--- START ---

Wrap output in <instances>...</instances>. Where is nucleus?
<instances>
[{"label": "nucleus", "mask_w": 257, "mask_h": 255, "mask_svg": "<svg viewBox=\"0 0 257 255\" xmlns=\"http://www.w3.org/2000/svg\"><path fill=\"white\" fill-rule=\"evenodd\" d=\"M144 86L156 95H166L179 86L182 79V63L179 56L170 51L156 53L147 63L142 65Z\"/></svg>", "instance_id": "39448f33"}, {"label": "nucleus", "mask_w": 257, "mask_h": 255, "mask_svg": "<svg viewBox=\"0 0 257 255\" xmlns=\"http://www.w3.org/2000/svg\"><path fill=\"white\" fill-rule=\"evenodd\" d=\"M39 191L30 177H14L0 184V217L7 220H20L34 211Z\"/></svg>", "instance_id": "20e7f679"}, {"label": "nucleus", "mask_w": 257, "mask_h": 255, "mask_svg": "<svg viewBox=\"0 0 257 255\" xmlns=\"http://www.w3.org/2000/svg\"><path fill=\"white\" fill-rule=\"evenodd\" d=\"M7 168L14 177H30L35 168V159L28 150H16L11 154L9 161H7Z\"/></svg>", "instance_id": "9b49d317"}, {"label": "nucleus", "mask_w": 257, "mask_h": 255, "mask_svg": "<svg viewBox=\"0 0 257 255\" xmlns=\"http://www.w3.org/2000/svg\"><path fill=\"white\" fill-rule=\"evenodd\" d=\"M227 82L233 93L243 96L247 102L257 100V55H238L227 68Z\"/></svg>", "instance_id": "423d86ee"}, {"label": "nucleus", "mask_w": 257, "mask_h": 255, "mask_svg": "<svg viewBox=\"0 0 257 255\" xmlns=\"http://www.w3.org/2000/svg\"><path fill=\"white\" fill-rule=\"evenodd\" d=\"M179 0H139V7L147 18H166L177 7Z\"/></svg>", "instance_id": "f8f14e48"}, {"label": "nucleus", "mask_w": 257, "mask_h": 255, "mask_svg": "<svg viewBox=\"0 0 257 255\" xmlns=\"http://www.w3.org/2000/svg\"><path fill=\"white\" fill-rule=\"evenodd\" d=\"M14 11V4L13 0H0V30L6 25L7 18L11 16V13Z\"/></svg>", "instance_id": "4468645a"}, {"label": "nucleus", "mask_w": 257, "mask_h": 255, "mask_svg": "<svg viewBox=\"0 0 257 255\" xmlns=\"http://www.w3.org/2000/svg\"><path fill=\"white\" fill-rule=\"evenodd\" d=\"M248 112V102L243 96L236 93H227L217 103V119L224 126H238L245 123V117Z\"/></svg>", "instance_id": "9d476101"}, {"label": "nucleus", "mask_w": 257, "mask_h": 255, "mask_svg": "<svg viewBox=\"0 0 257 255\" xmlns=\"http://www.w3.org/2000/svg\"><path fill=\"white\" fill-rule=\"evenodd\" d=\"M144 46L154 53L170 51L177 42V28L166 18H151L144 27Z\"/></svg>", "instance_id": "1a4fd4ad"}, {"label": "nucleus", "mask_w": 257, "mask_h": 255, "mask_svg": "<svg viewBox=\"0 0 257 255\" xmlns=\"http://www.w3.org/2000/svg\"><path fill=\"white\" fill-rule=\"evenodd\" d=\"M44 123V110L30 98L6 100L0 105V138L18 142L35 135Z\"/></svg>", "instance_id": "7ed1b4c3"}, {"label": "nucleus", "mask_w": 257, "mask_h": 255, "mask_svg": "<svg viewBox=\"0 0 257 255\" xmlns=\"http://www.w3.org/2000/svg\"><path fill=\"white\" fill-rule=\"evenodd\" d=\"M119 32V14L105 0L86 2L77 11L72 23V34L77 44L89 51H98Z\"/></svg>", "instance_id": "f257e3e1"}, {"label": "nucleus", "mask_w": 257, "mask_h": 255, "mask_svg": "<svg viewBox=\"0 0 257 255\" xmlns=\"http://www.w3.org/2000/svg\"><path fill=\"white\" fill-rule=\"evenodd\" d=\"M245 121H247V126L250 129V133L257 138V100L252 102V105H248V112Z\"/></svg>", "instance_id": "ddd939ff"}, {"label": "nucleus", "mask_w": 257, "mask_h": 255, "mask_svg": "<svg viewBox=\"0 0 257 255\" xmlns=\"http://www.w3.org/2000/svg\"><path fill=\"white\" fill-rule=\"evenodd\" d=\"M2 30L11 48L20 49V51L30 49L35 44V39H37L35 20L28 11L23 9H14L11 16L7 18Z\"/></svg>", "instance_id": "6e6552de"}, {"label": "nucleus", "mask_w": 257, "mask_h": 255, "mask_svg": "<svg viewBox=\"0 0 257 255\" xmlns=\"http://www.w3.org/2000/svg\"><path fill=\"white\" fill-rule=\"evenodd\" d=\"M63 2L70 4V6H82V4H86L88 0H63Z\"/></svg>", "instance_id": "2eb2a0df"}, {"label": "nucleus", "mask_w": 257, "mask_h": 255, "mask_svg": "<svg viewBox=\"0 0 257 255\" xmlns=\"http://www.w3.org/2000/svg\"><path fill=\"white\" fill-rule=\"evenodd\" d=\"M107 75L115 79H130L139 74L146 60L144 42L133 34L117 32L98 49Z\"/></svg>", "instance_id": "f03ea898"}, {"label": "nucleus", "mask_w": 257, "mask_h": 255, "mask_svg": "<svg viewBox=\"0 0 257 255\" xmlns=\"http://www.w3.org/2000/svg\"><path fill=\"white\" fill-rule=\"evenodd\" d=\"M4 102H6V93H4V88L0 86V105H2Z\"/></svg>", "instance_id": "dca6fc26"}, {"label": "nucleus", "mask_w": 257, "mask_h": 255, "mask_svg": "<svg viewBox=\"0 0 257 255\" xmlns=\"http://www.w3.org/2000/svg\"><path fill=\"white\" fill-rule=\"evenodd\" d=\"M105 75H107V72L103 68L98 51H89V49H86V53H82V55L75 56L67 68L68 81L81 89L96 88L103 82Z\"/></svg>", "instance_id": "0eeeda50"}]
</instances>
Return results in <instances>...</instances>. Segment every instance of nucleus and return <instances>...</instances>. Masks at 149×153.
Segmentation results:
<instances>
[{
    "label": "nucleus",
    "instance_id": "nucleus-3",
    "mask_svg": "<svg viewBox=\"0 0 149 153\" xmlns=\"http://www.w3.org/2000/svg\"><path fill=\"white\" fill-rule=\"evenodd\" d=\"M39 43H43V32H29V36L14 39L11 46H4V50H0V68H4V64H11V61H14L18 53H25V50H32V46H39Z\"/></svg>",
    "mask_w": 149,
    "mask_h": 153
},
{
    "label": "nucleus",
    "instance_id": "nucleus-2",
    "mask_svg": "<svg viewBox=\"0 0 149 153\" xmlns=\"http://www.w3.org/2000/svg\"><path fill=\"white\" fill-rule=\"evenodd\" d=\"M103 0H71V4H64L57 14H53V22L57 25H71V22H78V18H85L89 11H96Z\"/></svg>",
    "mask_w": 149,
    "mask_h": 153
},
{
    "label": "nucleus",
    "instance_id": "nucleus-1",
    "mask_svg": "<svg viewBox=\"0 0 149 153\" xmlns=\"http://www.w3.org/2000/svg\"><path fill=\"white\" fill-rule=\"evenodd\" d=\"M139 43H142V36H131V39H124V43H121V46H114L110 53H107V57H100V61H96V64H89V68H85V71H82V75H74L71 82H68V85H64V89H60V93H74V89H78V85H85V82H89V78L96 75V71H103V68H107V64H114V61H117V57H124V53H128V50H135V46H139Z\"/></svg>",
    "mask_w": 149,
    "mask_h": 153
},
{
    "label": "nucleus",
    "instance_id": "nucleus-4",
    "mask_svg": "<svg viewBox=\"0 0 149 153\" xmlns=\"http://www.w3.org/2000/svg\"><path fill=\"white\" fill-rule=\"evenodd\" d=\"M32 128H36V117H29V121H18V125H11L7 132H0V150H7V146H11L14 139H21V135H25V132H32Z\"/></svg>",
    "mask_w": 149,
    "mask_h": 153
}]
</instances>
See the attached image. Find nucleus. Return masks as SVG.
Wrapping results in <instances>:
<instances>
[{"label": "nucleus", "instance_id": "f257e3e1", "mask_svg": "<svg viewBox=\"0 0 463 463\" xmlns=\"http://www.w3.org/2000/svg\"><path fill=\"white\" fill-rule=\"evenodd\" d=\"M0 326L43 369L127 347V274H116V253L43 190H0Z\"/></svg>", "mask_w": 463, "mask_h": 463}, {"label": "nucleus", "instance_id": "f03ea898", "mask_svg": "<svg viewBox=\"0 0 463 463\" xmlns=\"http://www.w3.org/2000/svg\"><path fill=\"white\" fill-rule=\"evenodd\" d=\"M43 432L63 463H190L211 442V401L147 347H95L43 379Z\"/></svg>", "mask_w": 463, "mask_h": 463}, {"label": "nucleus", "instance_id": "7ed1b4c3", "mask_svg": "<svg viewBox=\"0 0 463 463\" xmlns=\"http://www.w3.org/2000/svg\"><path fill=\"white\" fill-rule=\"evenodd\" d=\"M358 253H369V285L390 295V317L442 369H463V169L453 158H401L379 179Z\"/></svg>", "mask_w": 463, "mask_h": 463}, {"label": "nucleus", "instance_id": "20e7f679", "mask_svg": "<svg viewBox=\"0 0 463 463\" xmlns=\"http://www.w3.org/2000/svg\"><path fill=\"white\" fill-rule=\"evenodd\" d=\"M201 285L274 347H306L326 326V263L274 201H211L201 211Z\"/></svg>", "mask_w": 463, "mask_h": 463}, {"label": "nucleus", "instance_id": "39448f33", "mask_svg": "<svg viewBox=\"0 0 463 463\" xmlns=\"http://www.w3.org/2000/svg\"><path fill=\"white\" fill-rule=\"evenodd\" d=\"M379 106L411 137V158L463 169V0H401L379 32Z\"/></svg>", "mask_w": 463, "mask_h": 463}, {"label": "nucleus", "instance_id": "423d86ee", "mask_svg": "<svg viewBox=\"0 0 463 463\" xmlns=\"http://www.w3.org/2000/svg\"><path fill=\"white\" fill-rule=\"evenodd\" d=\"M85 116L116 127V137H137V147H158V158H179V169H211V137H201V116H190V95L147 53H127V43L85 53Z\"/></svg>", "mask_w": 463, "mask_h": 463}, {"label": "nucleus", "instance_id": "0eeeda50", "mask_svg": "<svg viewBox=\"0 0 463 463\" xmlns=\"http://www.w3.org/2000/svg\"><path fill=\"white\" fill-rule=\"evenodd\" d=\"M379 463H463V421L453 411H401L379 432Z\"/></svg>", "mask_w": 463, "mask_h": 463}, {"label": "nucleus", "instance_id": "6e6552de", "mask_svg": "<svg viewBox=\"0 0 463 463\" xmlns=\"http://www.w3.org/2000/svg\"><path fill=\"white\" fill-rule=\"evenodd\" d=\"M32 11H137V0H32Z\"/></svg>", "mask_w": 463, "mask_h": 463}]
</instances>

--- END ---

* **Problem to work on**
Pull out every line of the material above that contains the word "Return", and copy each one in full.

* **Answer to this task**
Return results in <instances>...</instances>. Segment every instance of nucleus and return <instances>...</instances>. Masks at 149×153.
See the attached image. Find nucleus. Return masks as SVG.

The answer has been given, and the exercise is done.